H.Nishiura&R.Omori氏英文論文 宮崎県口蹄疫 疫学的分析 http://goo.gl/0DmEP

Summary
An epidemic of foot-and-mouth disease occurred in Miyazaki, Japan, beginning in late March 2010. Here, we document the descriptive epidemiological features and investigate the between-farm transmission dynamics. As of 10 July 2010, a total of 292 infected premises have been confirmed with a cumulative incidence for cattle and pig herds of 8.5% and 36.4%, respectively, for the whole of Miyazaki prefecture. Pig herds were more likely to be infected than cattle herds (odds ratio = 4.3 [95% confidence interval (CI): 3.2, 5.7]). Modelling analysis suggested that the relative susceptibility of a cattle herd is 4.2 times greater than a typical pig herd (95% CI: 3.9, 4.5), while the relative infectiousness of a pig herd is estimated to be 8.0 times higher than a cattle herd (95% CI: 5.0, 13.6). The epidemic peak occurred around mid-May, after which the incidence started to decline and the effective reproduction numbers from late May were mostly less than unity, although a vaccination programme in late May could have masked symptoms in infected animals. The infected premises were geographically confined to limited areas in Miyazaki, but sporadic long-distance transmissions were seen within the prefecture. Given that multiple outbreaks in Far East Asian countries have occurred since early 2010, continued monitoring and surveillance is deemed essential.

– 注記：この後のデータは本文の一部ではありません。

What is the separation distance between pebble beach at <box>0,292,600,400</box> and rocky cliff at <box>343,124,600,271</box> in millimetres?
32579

突然のコメント失礼します。獣医師で現在イギリスでコンタンさんが書かれた上記のような事を勉強している者です。
韓国の口蹄疫の情報を調べているうちにこちらに辿り着きました。
私自身まだまだ勉強途中の身ですし決して失礼な意味でなく、R0の概念だけでなく西浦先生や稲葉先生の著書まで参考にされこのような記事を書いていらっしゃる事にとてもびっくりしました。殺処分の先駆けであるイギリスでも現行の政策に対する疑問意識が強くなってきている事を感じます。近いうちにワクチン接種に対する科学的な評価が始まり、実際に口蹄疫対策の見直しが為されると思います。大変参考にさせて頂きありがとうございました。これからも情報発信どうぞよろしくお願いします。

 
専門家のコメントありがとうございます。

韓国の事態は、あらゆる関係者の予測を裏切って、とめどない蔓延状態に向かっています。

韓国のワクチン接種と、その後の接種牛の取り扱いは、Vaccination-to-live を主張されたきた
人にとっても、反対する人にとっても、壮大な実験場になりそうですね。

安易な予測などは簡単に吹き飛ばしてしまうのが、感染症の恐ろしさなのでしょう。

今後ともよろしくおねがいします。